Affordable Large RAM Subsystem July 2021
Big Memory - A New Computing Paradigm
"Ideally one would desire an indefinitely large memory capacity...It does not seem possible physically to achieve such a capacity. We are therefore forced to recognize the possiblity of constructing a hierarchy of memories." - John von Neumann
In recent years, data is growing at a larger and faster rate. While volatile memory is fast, it is also expensive and limited in storage. Traditional storage model cannot keep up with that growth as large data must be placed in the disk and retrieved when needed. A Big Memory Server is one with RAM subsystem ranging from 6-24 TB, larger than that available on contemporary systems. They enable many data-intensive applications to run in-memory, such as low-latency trading, ML inference, large exhaustion-by-proof enumeration etc... Modern approach such as Intel Optane is closing the gap in the memory hierarchy and solutions exist that are implemented on enterprise level. In our work, we propose an alternative solution using NAND-flash SSD. Our goal is to create HPC system for analytics of scale that would otherwise not be affordable for small datacenters. See our presentation in the upcoming IEEE HPEC conference in September.
GPU-accelerated Supercomputer June 2021
Our private 10 CPU + 4 GPU nodes computing cluster
A project by the BUHPC club, a 10-node Raspberry Pi + 4-node Nvidia Jetson Nano Cluster, networked over Ethernet with master node login. Access granted to club members upon request, we use it to experiment new ideas and distributed programs. Supports OpenMPI 3.0, AMD AOCL, CUDA 11, GCC
A picture I took while setting up the hardwares
Competitive Programming Library May 2021
My setup and custom algorithm for competetive programming.

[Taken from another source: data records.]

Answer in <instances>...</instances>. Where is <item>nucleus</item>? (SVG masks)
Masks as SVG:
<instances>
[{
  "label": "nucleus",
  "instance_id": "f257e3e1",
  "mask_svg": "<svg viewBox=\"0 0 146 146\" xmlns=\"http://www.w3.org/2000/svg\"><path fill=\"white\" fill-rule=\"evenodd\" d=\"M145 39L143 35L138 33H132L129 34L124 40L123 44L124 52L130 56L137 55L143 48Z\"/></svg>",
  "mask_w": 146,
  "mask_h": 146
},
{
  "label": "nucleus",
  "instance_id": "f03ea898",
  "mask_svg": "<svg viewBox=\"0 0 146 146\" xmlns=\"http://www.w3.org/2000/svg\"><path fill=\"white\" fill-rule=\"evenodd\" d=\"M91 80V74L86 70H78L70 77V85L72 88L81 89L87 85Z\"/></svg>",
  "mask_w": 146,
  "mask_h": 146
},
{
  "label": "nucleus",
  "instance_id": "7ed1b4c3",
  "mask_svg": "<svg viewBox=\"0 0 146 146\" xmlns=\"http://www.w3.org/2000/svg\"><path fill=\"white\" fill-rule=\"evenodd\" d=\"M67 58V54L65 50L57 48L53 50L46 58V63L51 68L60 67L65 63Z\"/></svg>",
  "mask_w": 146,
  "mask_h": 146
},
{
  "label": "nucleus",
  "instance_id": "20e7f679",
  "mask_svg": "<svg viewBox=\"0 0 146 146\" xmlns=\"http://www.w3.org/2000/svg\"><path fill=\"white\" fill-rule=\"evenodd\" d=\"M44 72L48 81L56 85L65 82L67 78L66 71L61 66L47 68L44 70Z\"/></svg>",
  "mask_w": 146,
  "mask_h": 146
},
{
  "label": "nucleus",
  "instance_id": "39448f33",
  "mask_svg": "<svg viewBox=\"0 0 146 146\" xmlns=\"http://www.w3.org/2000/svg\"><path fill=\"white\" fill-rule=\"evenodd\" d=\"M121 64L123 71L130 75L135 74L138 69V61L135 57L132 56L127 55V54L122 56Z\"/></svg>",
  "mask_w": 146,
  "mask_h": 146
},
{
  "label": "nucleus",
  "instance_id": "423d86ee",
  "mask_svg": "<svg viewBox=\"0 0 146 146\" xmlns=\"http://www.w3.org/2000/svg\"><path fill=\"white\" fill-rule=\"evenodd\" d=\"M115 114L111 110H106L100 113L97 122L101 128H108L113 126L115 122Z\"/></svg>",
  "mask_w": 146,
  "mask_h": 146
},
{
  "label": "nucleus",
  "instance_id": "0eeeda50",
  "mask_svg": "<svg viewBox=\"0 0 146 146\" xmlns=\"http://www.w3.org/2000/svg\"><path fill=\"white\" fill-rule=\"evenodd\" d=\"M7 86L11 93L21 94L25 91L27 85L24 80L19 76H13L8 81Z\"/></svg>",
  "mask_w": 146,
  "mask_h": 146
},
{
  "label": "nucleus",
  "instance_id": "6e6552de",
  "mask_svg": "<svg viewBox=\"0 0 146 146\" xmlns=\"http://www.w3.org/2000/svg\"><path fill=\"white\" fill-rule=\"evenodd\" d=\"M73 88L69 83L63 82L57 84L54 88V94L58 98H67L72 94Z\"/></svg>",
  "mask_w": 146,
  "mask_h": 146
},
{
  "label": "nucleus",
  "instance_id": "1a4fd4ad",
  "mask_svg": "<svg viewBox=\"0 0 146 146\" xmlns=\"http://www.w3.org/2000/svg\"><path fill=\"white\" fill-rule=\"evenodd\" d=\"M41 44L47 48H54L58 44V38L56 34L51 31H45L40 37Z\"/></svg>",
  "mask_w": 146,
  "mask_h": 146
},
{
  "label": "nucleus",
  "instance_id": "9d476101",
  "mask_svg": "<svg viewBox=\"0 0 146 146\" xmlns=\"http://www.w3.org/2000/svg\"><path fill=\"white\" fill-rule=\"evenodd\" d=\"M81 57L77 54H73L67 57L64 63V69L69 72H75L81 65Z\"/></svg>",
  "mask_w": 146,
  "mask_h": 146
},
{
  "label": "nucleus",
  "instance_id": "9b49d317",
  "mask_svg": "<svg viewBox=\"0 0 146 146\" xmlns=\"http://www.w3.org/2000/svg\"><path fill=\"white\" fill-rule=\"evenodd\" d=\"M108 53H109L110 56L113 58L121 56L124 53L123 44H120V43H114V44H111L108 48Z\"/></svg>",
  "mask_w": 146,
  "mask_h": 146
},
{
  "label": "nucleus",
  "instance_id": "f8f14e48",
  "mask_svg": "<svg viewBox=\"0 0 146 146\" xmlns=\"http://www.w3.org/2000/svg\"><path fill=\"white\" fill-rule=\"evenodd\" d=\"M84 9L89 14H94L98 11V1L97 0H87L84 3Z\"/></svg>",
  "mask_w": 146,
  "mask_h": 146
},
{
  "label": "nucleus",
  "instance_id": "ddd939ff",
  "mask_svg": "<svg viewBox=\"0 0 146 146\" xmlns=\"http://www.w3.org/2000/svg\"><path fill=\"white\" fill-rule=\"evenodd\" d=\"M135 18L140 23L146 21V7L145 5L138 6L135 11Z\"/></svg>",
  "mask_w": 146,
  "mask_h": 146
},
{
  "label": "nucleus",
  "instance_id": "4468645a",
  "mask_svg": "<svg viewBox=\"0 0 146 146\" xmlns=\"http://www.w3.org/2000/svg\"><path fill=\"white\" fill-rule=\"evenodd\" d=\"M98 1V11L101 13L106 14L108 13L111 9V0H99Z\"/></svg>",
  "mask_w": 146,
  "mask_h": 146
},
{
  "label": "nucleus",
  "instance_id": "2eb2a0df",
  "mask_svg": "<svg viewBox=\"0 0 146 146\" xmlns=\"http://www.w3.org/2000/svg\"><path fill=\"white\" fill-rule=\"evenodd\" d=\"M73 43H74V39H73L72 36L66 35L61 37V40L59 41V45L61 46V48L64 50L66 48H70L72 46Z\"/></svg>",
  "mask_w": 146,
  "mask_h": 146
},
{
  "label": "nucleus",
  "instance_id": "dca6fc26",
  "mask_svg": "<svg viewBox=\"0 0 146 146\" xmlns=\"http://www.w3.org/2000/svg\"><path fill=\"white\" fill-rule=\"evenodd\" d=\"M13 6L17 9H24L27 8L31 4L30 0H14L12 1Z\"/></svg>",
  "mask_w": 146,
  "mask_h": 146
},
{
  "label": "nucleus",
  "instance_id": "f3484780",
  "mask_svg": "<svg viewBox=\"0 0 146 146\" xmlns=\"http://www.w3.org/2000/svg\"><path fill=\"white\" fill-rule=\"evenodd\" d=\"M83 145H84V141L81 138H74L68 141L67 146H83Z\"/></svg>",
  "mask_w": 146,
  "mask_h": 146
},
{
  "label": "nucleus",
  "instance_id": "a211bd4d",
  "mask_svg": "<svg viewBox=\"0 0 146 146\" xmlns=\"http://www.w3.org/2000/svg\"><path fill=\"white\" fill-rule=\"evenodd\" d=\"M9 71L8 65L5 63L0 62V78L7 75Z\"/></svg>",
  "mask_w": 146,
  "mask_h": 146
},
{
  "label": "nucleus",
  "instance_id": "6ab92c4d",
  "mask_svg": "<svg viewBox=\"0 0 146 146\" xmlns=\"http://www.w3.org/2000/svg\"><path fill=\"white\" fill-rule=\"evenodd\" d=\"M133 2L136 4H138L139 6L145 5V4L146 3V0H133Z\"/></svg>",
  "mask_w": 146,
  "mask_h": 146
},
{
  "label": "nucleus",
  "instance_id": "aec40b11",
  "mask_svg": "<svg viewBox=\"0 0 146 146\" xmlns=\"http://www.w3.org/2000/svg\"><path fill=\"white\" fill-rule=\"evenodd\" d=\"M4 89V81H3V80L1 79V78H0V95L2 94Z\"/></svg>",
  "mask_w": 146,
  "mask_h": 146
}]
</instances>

The repo includes various tricks and techniques I've collected over the years from difference sources as well as my own modifcation. It also has my vim configuration. I will continue to update the library, currently there are several unpushed pieces of algorithms and they need to be tested first. This also serves as a reference for team practices as well as for my students. They are intended to be straight out of the box for easy copy and pasting during contest.
INTLSnip September 2020
A snipping tool that resizes the image intelligently using content aware scaling
I got the inspirtation while getting training data. I wanted a way to avoid squishing image and still preserve the features. The tool is implemented using the algorithm described in this paper
XRAY July 2020
Analyzing CT scans of poential covid patients
I've always been quite curious about the application of deep learning in the medical field. This is my attempt at building a classifier for identifying medical images of Covid patients
I do not claim any diagonstic performance of the model. I was able to get 100% accuracy on the testing data. However this was likely due to a small dataset. This is merely a proof of concept inspired by this paper
EasySchedule December 2019
A planner for scheduling my classes because of the tedious gen ed credits
The GUI is built in JavaFX, feel free to make any modification as needed. The data is written into CSV for parsing, you will probably need to add more to it yourself if you're not majoring in CS. Just fill the parameters. Funny enough, right after I built the planner my friend told me they introduced a system that calculates it for you.